→ **Extrait**:

⁂

Les deux jeunes femmes se tournent vers moi. Nous sommes à un déjeuner entre amis. Elles viennent de parler de leurs différentes missions professionnelles avec un enthousiasme contagieux. J’hésite à répondre. Mon quatrième petit garçon est né il y a tout juste un an et j’ai décidé avec conviction et sérénité de rester à la maison pour profiter de mes enfants.

Pourtant, à cet instant précis, j’ai de la peine à assumer ce choix.            

« Je ne travaille pas. » Ma réponse m’arrache les cordes vocales : il est évident que même si je ne travaille pas je suis loin d’être inactive. Néanmoins, cette affirmation me renvoie une image négative de moi-même, comme un aveu de médiocrité. Que vont penser ces femmes ? Que mon boulot n’est pas assez intéressant pour avoir un bénéfice à m’évader de la maison ? Que je n’ai pas fait ma révolution féministe et que je préfère changer des couches plutôt que de faire marcher mon cerveau ? Pire, que je profite de mon mari qui se tue à la tâche pour faire tourner la maison avec un seul salaire pendant que je sifflote en faisant des tartes aux pommes ?

Je suis rentrée chez moi, l’amertume tapie au fond de l’estomac.

Je les avais sagement écoutées, j’avais approuvé leur choix, applaudi leur jeu d’équilibriste où l’univers professionnel côtoie celui de la maternité dans une alchimie savamment étudiée. Elles étaient organisées, brillantes, courageuses. Une vision binaire des femmes devenues mères m’avait alors envahie : il y avait celles qui ne travaillaient pas et celles qui travaillaient. Les femmes de la première catégorie me semblaient subir leur situation, la vie au foyer n’étant qu’une vie faute de mieux, un choix par défaut. Une vision sans nuance : tout ce que je déteste, moi qui mets un point d’honneur à défendre l’harmonie, la souplesse, la possibilité de naviguer d’un point à un autre, de revenir sur ses pas, d’évoluer. Moi qui déteste la rigidité. 

Je me suis surtout demandé pendant plusieurs jours ce qui m’avait empêché de parler de ma vie quotidienne, au foyer,

avec autant d’assurance et de joie que ces jeunes femmes quand elles évoquaient l’intérêt de leur travail. Pour quel motif m’étais-je interdit d’affirmer que j’y trouvais un avantage relationnel, émotionnel, mais aussi intellectuel, et que tout cela réuni, à ce moment-là de ma vie, m’épanouissait sincèrement ? Le problème venait de moi. 

Je ne travaillais donc pas. Pour reprendre l’expression usuelle, j’étais mère au foyer.

⁂

→ **Lignes de données**:
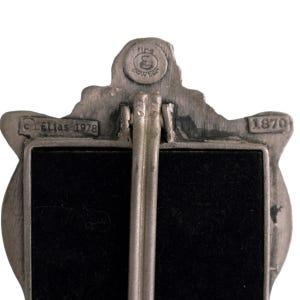 May include: A silver-toned metal picture frame with a black velvet backing. The frame features a detailed design of a lion's head with the text "Fine Pewter" and "1870" on the back. The frame is marked with "C Elias 1978".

⁂

→ **Consigne**:
D'après l'extrait sur la vie de mère au foyer, depuis combien de temps le quatrième petit garçon est-il né ? Les lignes n'ont aucun lien avec l'extrait.

→ **Réponse**:
Il est né il y a tout juste un an.